Я решаю дать ей попробовать ее собственное лекарство, немного сбить ее с толку, вернуть себе власть и, надеюсь, отпугнуть ее.
— Ты хочешь сказать, что я не крутой? — Я встаю перед ней, пытаясь заставить ее вернуться в грузовик, но она остается неподвижной. — Или что я не мужчина?
— Я этого не говорила, — говорит она с пылким взглядом
— Это то, что ты хочешь, чтобы я сделал? — Мой голос становится хриплым. Это не срабатывает так, как я хочу, мой план удержать ее на расстоянии оборачивается против меня. Я делаю шаг вперед, потом еще один, пока почти не наступаю ей на ноги. Она до сих пор не дает задний ход, и это расстраивает меня еще больше. — Чтобы я показал тебе, какой я крутой или какой я мужчина?
Она сжимает губы, ее взгляд непоколебим, ресницы трепещут.
— Мне ничего от тебя не нужно, Люк. Я просто говорю то, что у меня в голове. И чем дольше ты будешь рядом со мной, тем больше ты это поймешь.
Чем дольше я рядом с ней? Блядь. Я протягиваю руку сбоку от нее и берусь за дверную ручку грузовика.
— Так ты не считаешь меня крутым? — Спрашиваю я.
— Я думаю, ты хочешь показать мне, какой ты крутой и каким мужчиной ты можешь быть, — говорит она.
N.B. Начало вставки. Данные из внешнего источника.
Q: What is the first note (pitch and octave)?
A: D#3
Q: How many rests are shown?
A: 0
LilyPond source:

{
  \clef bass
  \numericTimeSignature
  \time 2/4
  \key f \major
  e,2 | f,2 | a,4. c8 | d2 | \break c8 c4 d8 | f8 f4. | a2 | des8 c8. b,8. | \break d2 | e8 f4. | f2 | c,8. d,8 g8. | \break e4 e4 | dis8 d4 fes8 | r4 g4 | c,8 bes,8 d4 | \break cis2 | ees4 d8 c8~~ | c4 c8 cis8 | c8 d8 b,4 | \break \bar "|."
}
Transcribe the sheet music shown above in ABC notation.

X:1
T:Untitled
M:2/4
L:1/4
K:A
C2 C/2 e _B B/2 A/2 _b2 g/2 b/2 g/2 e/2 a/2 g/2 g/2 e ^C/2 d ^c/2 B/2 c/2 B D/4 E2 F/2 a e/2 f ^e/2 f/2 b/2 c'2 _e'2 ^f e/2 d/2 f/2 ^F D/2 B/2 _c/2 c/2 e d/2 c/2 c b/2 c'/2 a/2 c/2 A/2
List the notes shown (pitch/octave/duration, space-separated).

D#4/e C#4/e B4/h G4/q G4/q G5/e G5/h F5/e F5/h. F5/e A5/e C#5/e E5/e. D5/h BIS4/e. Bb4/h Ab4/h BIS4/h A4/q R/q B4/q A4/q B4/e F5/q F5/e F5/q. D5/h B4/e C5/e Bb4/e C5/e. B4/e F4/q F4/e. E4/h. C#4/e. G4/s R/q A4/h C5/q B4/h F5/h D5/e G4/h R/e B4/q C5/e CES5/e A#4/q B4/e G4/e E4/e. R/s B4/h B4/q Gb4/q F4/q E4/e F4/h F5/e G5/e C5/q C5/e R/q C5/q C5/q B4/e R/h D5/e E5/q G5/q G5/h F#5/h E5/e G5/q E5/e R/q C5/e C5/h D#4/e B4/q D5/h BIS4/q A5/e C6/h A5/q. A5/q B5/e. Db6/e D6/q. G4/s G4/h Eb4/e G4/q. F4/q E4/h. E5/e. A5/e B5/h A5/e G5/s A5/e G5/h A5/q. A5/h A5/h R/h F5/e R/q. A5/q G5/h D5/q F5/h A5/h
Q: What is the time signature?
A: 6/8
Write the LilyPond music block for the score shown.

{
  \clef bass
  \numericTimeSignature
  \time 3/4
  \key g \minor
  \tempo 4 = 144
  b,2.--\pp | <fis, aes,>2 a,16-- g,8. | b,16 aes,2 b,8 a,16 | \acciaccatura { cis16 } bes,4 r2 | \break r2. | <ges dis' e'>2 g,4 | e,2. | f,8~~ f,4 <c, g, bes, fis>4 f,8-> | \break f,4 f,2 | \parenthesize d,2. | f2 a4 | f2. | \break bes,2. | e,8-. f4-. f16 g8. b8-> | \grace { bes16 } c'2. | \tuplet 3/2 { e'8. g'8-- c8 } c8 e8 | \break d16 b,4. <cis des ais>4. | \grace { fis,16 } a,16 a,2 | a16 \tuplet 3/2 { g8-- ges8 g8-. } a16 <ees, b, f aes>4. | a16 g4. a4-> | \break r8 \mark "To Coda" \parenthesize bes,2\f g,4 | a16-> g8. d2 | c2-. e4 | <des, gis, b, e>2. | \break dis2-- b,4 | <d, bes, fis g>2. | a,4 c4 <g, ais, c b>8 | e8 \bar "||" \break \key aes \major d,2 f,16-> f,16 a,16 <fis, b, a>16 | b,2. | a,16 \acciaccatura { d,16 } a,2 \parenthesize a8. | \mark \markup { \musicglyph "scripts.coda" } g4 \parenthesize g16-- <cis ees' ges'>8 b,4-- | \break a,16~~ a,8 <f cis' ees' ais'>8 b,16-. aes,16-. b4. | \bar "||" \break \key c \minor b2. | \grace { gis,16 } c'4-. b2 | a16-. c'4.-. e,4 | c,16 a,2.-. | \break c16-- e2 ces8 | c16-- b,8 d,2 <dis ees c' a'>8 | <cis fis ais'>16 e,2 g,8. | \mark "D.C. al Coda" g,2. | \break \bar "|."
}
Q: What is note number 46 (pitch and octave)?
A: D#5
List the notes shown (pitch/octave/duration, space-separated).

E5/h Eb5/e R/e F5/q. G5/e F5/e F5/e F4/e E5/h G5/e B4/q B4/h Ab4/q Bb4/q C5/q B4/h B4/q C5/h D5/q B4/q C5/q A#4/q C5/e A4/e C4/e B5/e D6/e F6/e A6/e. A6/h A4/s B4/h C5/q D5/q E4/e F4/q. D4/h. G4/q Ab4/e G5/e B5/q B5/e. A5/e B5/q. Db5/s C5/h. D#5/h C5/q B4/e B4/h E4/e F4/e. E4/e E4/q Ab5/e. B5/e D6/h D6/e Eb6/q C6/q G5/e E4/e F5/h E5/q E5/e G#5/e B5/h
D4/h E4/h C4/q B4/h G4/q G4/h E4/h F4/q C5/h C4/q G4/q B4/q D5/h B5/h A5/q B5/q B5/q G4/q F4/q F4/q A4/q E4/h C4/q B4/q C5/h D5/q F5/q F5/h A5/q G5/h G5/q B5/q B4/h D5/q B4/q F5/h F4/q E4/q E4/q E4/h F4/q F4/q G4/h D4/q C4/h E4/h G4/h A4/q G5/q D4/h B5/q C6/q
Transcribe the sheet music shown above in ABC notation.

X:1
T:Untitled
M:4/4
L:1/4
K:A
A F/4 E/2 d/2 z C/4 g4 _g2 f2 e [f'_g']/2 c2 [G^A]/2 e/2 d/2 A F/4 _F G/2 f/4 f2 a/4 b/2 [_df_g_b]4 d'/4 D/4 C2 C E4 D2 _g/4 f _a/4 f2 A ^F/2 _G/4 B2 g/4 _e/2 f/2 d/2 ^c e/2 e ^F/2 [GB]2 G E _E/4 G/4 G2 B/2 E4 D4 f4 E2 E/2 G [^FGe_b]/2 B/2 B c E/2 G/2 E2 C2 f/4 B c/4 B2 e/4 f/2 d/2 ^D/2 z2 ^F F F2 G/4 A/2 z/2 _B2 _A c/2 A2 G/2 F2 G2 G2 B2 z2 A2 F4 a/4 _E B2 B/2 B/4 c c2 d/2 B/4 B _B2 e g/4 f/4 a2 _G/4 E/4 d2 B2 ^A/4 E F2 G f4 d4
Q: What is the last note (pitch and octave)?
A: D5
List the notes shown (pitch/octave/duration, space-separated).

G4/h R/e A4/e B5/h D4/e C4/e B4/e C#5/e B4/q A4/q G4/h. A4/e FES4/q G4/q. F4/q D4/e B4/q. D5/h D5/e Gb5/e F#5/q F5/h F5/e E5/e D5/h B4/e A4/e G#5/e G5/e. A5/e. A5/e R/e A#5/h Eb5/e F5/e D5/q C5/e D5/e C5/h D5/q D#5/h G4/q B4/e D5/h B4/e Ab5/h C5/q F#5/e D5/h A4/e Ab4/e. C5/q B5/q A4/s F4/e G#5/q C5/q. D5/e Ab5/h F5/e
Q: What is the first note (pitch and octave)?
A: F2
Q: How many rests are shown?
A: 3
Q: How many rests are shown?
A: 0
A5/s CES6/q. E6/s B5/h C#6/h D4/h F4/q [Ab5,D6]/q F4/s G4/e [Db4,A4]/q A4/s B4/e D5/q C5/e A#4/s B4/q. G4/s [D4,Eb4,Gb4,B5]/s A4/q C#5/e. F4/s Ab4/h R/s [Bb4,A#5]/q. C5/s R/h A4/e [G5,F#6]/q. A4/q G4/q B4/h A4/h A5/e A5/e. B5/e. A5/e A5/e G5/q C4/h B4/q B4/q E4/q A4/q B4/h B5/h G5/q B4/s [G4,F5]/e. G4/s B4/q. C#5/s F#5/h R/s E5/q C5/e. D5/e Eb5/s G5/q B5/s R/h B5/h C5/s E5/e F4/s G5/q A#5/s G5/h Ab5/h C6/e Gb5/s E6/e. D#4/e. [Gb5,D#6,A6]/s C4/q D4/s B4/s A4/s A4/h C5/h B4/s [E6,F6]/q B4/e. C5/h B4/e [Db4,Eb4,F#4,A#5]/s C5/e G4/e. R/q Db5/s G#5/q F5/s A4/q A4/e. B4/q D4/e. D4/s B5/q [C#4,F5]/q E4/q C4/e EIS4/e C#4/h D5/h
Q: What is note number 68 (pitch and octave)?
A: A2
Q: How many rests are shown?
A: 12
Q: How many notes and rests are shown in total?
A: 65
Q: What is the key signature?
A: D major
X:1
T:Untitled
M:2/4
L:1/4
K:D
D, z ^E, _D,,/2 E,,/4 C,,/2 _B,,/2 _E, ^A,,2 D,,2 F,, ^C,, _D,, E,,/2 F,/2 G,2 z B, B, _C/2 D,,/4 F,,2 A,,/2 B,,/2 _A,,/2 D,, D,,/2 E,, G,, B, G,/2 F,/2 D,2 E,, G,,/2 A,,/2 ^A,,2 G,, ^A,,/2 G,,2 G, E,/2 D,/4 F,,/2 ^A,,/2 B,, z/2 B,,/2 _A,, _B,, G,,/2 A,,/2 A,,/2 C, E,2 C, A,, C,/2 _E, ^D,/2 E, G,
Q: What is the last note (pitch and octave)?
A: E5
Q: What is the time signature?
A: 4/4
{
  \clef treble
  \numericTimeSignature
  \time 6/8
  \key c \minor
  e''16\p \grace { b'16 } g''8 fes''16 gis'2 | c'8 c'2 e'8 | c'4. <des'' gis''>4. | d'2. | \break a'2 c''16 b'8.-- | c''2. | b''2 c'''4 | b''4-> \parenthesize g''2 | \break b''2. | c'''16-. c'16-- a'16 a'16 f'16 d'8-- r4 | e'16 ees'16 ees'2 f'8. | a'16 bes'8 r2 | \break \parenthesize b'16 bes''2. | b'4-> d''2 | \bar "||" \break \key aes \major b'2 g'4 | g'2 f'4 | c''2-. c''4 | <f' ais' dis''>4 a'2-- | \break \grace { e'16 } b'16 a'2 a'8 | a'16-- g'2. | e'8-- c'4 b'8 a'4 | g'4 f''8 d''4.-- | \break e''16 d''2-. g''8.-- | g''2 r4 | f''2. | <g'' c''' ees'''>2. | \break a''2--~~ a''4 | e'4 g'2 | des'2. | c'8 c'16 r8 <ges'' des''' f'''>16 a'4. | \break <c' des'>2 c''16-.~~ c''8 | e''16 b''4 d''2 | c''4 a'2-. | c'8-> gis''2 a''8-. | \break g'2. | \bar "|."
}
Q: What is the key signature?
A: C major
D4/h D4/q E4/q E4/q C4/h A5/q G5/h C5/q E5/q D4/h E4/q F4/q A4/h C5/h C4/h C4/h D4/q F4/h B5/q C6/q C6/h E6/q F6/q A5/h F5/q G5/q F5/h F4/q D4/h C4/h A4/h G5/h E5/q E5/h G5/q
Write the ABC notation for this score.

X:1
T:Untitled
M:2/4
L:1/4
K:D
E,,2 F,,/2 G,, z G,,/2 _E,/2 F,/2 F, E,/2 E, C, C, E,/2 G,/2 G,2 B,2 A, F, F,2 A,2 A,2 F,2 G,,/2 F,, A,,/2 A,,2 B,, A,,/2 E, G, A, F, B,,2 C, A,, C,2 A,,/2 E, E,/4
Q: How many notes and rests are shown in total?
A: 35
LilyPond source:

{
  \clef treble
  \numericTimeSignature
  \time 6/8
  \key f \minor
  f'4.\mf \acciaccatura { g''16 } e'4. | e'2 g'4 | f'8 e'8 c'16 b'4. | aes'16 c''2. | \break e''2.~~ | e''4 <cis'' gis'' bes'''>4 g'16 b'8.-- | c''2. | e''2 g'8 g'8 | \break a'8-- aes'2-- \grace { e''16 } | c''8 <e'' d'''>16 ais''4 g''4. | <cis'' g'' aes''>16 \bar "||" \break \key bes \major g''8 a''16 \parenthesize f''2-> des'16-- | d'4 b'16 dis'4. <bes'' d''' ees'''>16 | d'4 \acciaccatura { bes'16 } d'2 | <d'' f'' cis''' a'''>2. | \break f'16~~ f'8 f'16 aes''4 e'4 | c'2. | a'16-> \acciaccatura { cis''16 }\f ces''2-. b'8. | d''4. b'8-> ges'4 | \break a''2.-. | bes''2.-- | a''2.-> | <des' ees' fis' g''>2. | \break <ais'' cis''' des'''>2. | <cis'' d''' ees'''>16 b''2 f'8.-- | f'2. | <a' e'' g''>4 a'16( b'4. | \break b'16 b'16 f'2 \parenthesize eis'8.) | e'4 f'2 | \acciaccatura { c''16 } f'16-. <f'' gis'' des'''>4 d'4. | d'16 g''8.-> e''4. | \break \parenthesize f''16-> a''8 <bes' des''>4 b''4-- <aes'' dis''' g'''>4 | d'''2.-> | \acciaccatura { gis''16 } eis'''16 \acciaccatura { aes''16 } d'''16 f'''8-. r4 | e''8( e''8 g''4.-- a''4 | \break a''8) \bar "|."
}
Я кладу другую руку с противоположной стороны от нее, так что она зажата между моими руками. Большинство девушек в таком положении попятились бы к двери, но она стоит твердо, отказываясь позволить мне контролировать ее, как бы я отчаянно этого не желал.
— И как бы я тебе это показал? — Я понижаю голос до хриплого рычания, на этот раз намеренно.
— Я уверена, что у тебя есть свои пути, — отвечает она, ее взгляд скользит по моему рту, когда я наклоняюсь вперед, и наши тела прижимаются друг к другу.
Требуется каждая унция силы, чтобы не схватить ее за бедра и мягко толкнуть назад. Вместо этого я наклоняюсь дальше, наши губы сближаются.
— Ты права, у меня есть свои способы… — Я облизываю губы и чувствую жжение от пореза. Что происходит — с ней, со мной? Я знаю, что если я поцелую ее, это, скорее всего, приведет к тому, что я рывком распахну дверь и брошу ее на сиденье грузовика, прямо здесь, среди бела дня. Мне было бы все равно, кто нас увидит. Я никогда этого не делал. Я просто хочу избавиться от этой чертовой потребности, восстановить контроль над собой, потребности, которую она мне внушает. Но что же будет после того, как все закончится? Мы пойдем за Тако, вернемся в мою комнату и потусим? Да, это кажется совершенно невозможным, но и трахнуть ее, а потом бросить не получится. Я слишком увлекся ею и не знаю, как уйти и смогу ли я уйти после.
Я сжимаю руки в кулаки, борясь с желанием закрыть глаза и поцеловать ее, пока она не перестанет дышать. Я чувствую слабость в тот момент, когда дергаю ручку и начинаю открывать дверь, потому что я выбираю переживать мерзкие, жалкие чувства своего прошлого, как я делал то, чего не хотел делать, как моя мать сломала мою психику, как я не контролировал свою жизнь. Я был марионеткой. Я был слаб. Я не хочу снова быть этим человеком.
Я жду, когда Вайолет уйдет с дороги, чтобы открыть дверь, но она не шевелится, и в итоге я отступаю назад, снова проигрывая. Это тревожное состояние, в которое я опять попал, и я не знаю, что с этим делать, кроме как напиться до одури и молотить кулаком по всему, что встречается на моем пути. Мое тело на самом деле дрожит, поскольку мой разум жаждет обжигающего, блаженного вкуса алкоголя.